[Task item] After finding the line with "State Requirements – Insurance Exchanges" in the entries below, retype exactly each line from there through the line with "Aproximación de sistemas", including that final line.

Brief descriptive captions
□ □ □ □ □
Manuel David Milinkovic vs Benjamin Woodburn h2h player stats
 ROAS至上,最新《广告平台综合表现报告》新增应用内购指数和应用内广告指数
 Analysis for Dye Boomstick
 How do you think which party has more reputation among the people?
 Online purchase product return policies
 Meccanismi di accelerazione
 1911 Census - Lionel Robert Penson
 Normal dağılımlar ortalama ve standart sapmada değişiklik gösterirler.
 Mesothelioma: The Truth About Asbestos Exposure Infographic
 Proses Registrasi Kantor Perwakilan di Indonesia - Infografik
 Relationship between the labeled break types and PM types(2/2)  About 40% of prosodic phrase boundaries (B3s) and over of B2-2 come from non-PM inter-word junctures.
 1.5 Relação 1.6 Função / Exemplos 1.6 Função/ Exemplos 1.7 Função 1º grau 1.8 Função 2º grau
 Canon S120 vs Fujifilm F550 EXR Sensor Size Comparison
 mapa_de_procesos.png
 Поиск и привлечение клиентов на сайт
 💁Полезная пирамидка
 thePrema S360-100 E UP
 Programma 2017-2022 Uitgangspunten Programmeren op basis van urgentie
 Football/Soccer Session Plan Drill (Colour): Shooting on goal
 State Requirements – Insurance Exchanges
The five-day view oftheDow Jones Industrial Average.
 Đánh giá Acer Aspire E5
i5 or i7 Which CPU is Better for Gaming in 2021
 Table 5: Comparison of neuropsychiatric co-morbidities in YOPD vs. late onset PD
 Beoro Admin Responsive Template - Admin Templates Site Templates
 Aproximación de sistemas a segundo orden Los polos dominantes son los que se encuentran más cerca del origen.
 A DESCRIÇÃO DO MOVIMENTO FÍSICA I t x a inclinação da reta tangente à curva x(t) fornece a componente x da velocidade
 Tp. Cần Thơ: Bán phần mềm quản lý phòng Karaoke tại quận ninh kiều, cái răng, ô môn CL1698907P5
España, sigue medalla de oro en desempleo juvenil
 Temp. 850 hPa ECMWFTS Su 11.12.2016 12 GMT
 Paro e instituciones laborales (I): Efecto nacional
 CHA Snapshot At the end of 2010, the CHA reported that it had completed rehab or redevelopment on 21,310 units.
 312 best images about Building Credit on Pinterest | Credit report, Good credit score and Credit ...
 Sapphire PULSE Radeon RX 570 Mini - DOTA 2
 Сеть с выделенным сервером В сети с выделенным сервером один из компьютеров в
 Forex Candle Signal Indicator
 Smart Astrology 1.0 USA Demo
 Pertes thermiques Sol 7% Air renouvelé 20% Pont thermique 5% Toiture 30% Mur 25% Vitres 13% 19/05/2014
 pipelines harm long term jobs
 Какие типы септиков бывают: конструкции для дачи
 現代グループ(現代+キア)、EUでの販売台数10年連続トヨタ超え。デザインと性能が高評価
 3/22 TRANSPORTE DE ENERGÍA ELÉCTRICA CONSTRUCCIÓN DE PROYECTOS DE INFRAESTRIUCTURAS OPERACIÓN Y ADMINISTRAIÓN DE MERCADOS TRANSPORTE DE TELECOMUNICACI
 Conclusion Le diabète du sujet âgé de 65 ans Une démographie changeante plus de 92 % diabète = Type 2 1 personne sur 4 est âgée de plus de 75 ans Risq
□ □ □ □ □
[Response for this exercise]
 State Requirements – Insurance Exchanges
The five-day view oftheDow Jones Industrial Average.
 Đánh giá Acer Aspire E5
i5 or i7 Which CPU is Better for Gaming in 2021
 Table 5: Comparison of neuropsychiatric co-morbidities in YOPD vs. late onset PD
 Beoro Admin Responsive Template - Admin Templates Site Templates
 Aproximación de sistemas a segundo orden Los polos dominantes son los que se encuentran más cerca del origen.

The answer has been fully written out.